Membre dirigeante de la Fédération nationale des déportés et internés résistants et patriotes depuis sa création en 1945, elle en devient ensuite vice-présidente, puis coprésidente en 1978. Elle est également une des premières animatrices de l’amicale d’Auschwitz. Témoin de l'accusation au procès de Nuremberg en 1946, elle dira plus tard : « En racontant les souffrances de ceux qui ne pouvaient plus parler, j'avais le sentiment que, par ma bouche, ceux qu'ils avaient torturés, exterminés, accusaient leurs bourreaux ». Elle revient cependant de ce procès « choquée, inquiète », « exaspérée par la procédure », insatisfaite, déplorant notamment l’absence, sur le banc des accusés, des dirigeants des firmes Krupp, Siemens, IG Farben, firmes qui avaient largement participé à l’exploitation économique des déportés. Mais malgré ces insuffisances, elle soulignera plus tard combien la définition du crime contre l'humanité était « un progrès pour la conscience humaine ». Lors de son témoignage face aux criminels nazis, elle marchera vers eux, à la stupéfaction de la salle, pour les regarder droit dans les yeux, de très près.

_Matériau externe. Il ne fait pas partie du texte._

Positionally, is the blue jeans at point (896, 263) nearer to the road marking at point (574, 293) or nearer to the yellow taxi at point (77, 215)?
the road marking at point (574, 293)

En 1964, Paul Rassinier, figure importante du révisionnisme, contestant le verdict du procès, l'accuse nommément d’avoir survécu en dépouillant ses compagnes. Il s'ensuit un procès où Marie-Claude Vaillant-Couturier se constitue partie civile et où Geneviève de Gaulle-Anthonioz déclare à la barre des témoins « je l'ai connue dans les locaux de l'infirmerie où nous l'avions fait entrer, non pas pour la planquer, mais parce que nous avions besoin de camarades courageuses et parlant allemand. […] Lorsque nous remettions cette ration de pain prélevée sur notre propre ration, cette ampoule, nous savions qu'elle serait bien remise à celle qui en aurait le plus besoin et sans aucune appréciation politique… Je connais peu de femmes aussi courageuses que Marie-Claude, qui a toujours donné le sentiment que sa propre vie n'était rien sinon d'être au service de ses camarades ». Le gérant de Rivarol et Rassinier sont condamnés. Au cours du mois de décembre de cette même année 1964, elle défend devant l’Assemblée nationale la notion d’imprescriptibilité des crimes contre l’humanité, ouvrant ainsi la voie à la ratification par la France en 1968, de la convention de l’ONU sur l’imprescriptibilité de ces crimes. En 1987, elle est appelée par toutes les parties civiles à témoigner contre Klaus Barbie. Lors de la création de la Fondation pour la mémoire de la déportation, en 1990, elle en est désignée unanimement présidente, puis présidente d'honneur jusqu’à son décès le 11 décembre 1996. 

Distinctions et hommages

Chevalier de la Légion d'honneur depuis le 20 décembre 1945, promue officier en 1981, puis commandeur en 1995, elle est également titulaire de la croix de combattante volontaire de la Résistance et de décorations étrangères comme la croix de Guerre tchécoslovaque. En 2009, la place Marie-Claude-Vaillant-Couturier, située dans le 4e arrondissement de Paris, est inaugurée en son honneur. Le 19 octobre 2016, une plaque en son honneur (avec les autres résistantes et premières députées Marie-Madeleine Dienesch et Rachel Lempereur) est dévoilée au palais Bourbon, siège de l'Assemblée nationale.